EXTRAIT CHOISI:
EN SALLES – Le Royaume des abysses de Tian Xiaopeng

Posté le 22 février 2024 par

Après une grande phase de communication autour ce projet d’animation de longue haleine, une sortie en Chine en 2023 et quelques passages en festivals de par chez nous, le long-métrage d’animation Le Royaume des abysses, aussi connu sous son titre international Deep Sea, trouve le chemin de nos salles. Il n’est donc pas une sorte d’objet venu de nulle part, l’œuvre est depuis sa genèse conçue comme un marqueur esthétique et culturel du cinéma chinois, un évènement. C’est justement cette spécificité, que Tian Xiaopeng veut révéler pour la Chine comme ce fut le cas pour le Japon dans les années 80. Le Royaume des abysses, c’est aussi le manifeste d’un jeune cinéaste qui nous montre ce que devrait être le présent et le futur du cinéma d’animation en plongeant dans l’héritage esthétique riche du pays de l’encre et de la poudre.

Dans Le Royaume des abysses, nous suivons Shenxiu, une jeune fille triste et esseulée qui se laisser aller à des rêveries qui vont la faire plonger dans un monde fantasque malgré elle durant une croisière familiale. Ce qui frappe en premier, en dehors de la qualité évidente de l’animation d’un point de vue technologique, c’est le visage de la jeune fille. Pas seulement le sien, mais aussi celui des protagonistes humains qui l’entourent dans un premier temps également. Le visage de cette jeune fille est à la fois très détaillé et réaliste au point que l’on reconnaisse ses traits asiatiques, mais également très expressif et grotesque. L’on pourrait saluer cela comme un détail technique et à certains égards comme une prouesse technologique dans certains plans. On peut également se rappeler qu’à la fin des années 80, c’est ce qui avait la fait singularité d’une œuvre qui porte aujourd’hui une aura presque divine, Akira. Chez Otomo, le caractère inédit des visages asiatiques donnait une sensation de réalisme que l’animation appuyait par sa qualité inédite. Il y avait donc en chaque plan de l’introduction d’Akira une double sensation de jamais vu. Si Le Royaume des abysses ne reproduit pas cette virtuosité, il approche cet horizon. Car ce réalisme chez Otomo sonne de la même manière chez Tian Xiaopeng. Nous sommes face à une sensation de jamais vu, mais surtout au cœur d’un contraste qui est le lieu même où se déploie le langage de l’animation au cinéma, entre figuration fidèle au réel et figuration fantaisiste, grotesque, abstraite. C’est dans ce mélange constant entre le possible et l’impossible, entre la physique des corps et les visions de l’esprit que Otomo faisait mouche, car Akira explorait la psyché d’une génération qui avait grandi dans l’ombre de l’un des plus grands évènements du XXème siècle, et qui était condamnée à le répéter. C’était aussi ce soucis de représentation qui était juste dans le réalisme des visages de Otomo, les jeunes Japonais se voyaient tels qu’ils existaient réellement dans un monde dévasté et chaotique tel qu’ils le voyaient (réellement ?) dans les années 60-80. Dans l’ombre de la bulle économique nippone et les succès économiques illusoires des années 80, une jeunesse désolée et frustrée nourrissait l’envie de détruire le voile de cette société. Akira, au cinéma, est la transfiguration de ce sentiment sur pellicule.

DONNÉES FOURNIES:
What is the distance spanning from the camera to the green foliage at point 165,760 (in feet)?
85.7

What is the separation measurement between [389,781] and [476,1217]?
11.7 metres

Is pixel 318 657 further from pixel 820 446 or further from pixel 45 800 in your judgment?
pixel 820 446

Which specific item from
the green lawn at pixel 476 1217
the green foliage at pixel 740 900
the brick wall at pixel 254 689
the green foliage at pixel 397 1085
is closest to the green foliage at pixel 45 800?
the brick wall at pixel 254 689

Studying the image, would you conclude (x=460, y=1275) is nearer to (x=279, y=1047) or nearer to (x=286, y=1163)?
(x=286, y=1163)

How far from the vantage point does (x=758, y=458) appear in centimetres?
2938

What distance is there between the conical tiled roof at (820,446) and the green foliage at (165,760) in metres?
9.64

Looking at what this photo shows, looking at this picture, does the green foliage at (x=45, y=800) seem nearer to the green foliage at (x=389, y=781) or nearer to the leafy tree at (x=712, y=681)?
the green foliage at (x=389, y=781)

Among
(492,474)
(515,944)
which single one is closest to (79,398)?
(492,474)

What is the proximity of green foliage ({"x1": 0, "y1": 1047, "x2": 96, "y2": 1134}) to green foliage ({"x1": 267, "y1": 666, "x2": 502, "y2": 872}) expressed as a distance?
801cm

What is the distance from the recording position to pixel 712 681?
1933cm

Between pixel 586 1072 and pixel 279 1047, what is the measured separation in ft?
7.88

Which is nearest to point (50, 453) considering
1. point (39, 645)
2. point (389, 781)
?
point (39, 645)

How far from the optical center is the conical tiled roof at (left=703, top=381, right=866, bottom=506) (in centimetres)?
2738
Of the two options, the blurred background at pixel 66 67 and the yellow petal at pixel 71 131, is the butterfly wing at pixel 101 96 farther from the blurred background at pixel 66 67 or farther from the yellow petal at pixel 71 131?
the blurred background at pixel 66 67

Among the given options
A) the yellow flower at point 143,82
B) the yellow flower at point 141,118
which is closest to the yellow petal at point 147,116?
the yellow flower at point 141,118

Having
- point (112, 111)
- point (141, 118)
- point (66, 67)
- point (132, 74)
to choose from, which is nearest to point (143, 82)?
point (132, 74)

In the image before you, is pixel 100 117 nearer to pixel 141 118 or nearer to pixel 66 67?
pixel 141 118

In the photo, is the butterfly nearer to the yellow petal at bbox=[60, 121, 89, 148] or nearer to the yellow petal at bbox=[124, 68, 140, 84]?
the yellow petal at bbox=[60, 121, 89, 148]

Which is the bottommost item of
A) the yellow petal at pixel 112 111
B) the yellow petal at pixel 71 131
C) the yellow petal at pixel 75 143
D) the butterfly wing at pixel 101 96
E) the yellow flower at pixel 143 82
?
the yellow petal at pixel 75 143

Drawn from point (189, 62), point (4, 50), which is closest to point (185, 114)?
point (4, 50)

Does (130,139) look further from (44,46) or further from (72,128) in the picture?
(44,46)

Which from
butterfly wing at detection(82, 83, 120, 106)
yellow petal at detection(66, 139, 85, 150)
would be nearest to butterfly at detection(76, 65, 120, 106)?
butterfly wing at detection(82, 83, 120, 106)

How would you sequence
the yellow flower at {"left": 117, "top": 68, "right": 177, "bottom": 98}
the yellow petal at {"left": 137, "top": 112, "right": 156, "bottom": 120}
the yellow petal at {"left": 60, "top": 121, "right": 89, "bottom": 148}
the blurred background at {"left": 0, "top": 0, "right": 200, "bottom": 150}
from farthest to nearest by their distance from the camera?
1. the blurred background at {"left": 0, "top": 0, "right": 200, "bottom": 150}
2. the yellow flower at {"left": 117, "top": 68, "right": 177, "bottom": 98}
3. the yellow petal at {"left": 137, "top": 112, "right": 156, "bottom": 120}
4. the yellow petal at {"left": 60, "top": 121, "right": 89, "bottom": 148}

CONSIGNE: Pourriez-vous actualiser le passage de la critique du Royaume des abysses qui s'ouvre sur les mots "Après une grande" et se termine par "de la poudre.", en y substituant "grande ampleur" à "longue haleine" ?

RÉPONSE:
Après une grande phase de communication autour ce projet d’animation de grande ampleur, une sortie en Chine en 2023 et quelques passages en festivals de par chez nous, le long-métrage d’animation Le Royaume des abysses, aussi connu sous son titre international Deep Sea, trouve le chemin de nos salles. Il n’est donc pas une sorte d’objet venu de nulle part, l’œuvre est depuis sa genèse conçue comme un marqueur esthétique et culturel du cinéma chinois, un évènement. C’est justement cette spécificité, que Tian Xiaopeng veut révéler pour la Chine comme ce fut le cas pour le Japon dans les années 80. Le Royaume des abysses, c’est aussi le manifeste d’un jeune cinéaste qui nous montre ce que devrait être le présent et le futur du cinéma d’animation en plongeant dans l’héritage esthétique riche du pays de l’encre et de la poudre.